That is why this Children’s Day should not have been celebrated in the usual way. It should have been observed as a day of national shame. The failure is even worse because Nigeria already has a Safe Schools framework. The Safe Schools Initiative was launched after the Chibok abduction in 2014. Nigeria signed the Safe Schools Declaration in 2015, ratified it in 2019, and adopted a National Policy on Safety, Security and Violence-Free Schools in 2021. There is also a ₦144.8 billion financing plan for 2023 to 2026. Yet Punch reported that 30 states had still not implemented the Federal Government’s Safe Schools Initiative, despite repeated school attacks.
So, the problem is not that Nigeria lacks policies. Nigeria is drowning in policies. The problem is that our policies often die between press conferences and implementation. We launch. We announce. We inaugurate committees. We print banners. We pose for photographs. Then children are left exposed.
This is why public anger must go beyond sympathy. Sympathy is too cheap now. These children do not need another emotional statement. They need rescue. Their schools need protection. Their communities need intelligence networks that work. Their parents need accountability. Nigerians need to know who failed, where the security warnings broke down, what funds were released, what was done with them, which schools were listed as high risk, and why those schools remained vulnerable.
A country’s leadership is judged not by the beauty of its speeches, but by the safety of its children. Not by the number of flags at Eagle Square, but by whether a child can sit in a classroom without being abducted. Not by campaign slogans, but by the simple fact of whether parents can send their children to school and expect them to return home. On that test, Nigeria is failing.
The wider numbers are terrifying. UNICEF has said Nigeria’s education system faces an alarming crisis, with 10.2 million primary school-age children and 8.1 million junior secondary school-age children out of school. It also reported that attacks on schools had contributed to closures in Borno, Adamawa and Yobe. In plain language, millions of Nigerian children are already outside the classroom, and those inside the classroom are not always safe.

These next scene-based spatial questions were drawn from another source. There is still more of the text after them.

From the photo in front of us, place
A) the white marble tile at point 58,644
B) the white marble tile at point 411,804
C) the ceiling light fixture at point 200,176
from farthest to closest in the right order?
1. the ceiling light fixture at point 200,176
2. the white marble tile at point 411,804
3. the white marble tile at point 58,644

This is how a nation murders its future without firing a single official shot. First, it fails to educate its children. Then it fails to protect the few still trying to learn. Then it gives speeches about inclusion.
The Tinubu government must understand this clearly: Children’s Day messages will not erase the image of abducted children. Promises will not comfort parents whose children are missing. Political ambition will not cover the shame of a republic that cannot secure its youngest citizens.
Bring the children home. Then secure the schools. Until then, every Children’s Day celebration in Nigeria is a national lie dressed in bright colours.
Anthony Ubani is a leadership and governance expert. He currently serves as the Executive Director of #FixPolitics Africa.